If you didn’t hear, the Seahawks defeated the Bills on Monday in a game that many believed grew messy because of an absent penalty. Richard Sherman’s actions on a 53-yard field goal attempt with 3 seconds left in the first half, should have caused officials to blow the play dead. But they did not.

The collision between Sherman and Bills Kicker Dan Carpenter should have elicited a penalty, but even that was absent. After that, things only spiraled; Dan was forced to leave the game for one play. The Bills suffered a delay of game penalty, and before long, the Bills could do little more than watch as the game slipped out of their hands.

Because of Anderson’s mistakes, the Bills lost six points overall during that whole mess; a more competent referee who was officiating the game properly would have given the Bills ample opportunities to take a victory.

Anderson adamantly defended his decisions after the game and refuted any fouls others thought he should have recognized and called. Anderson’s failures during the Seahawks/Bills game have naturally elicited discussions about his role during the DeflateGate scandal.

Anderson was officiating the Deflategate match last January; not only did he fail to take the necessary PSI measurements, this along with losing all the footballs, but he ignored the Colts concerns about football funny business.

It shouldn’t have taken so long for Anderson to realize that the footballs were missing, but, according to investigator Ted Wells, Anderson spent quite a while fuming about the missing footballs.

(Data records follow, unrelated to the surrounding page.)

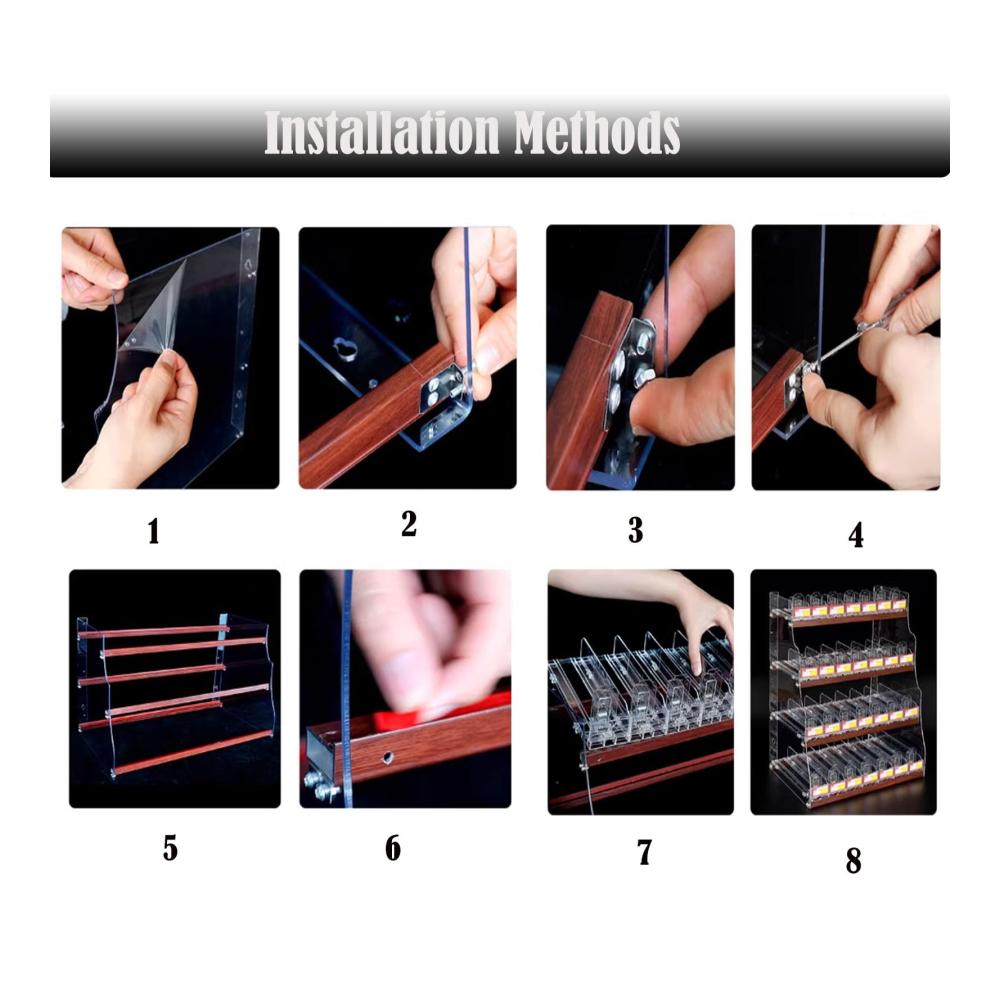 Installation Methods

1

2

3

4

5

6

7

8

Everyone that investigated that matter considered Anderson’s recollection of events to be unassailable. For all intent and purpose, he was unimpeachable. Ted Wells was filled with admiration for Anderson.

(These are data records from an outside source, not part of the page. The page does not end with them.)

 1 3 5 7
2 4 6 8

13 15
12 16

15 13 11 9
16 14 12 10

He noted Anderson’s renown in the NFL as a referee; he thought that Anderson was a highly responsible individual that approached his duties with respect and integrity. He also noted that Anderson was very familiar with the playing rules and was always diligent in his activities on the field.

According to Ted, Anderson was one of the very few referees that would personally test the inflation levels of game balls before any match began; he didn’t delegate.

Simply put, Ted Wells was certain that Anderson’s recollection was impeccable, this despite his account of events causing complications regarding the use of the logo/non-logo gauge, a complication that would eventually cost the Patriots.

The NFL stood tall during the DeflateGate issue, condemning the Patriots because they implicitly trusted Anderson’s integrity.

So it comes as a shock that the same NFL was unwilling to defend him this time. Clearly, the NFL’s confidence in its referees has reached an all-time low.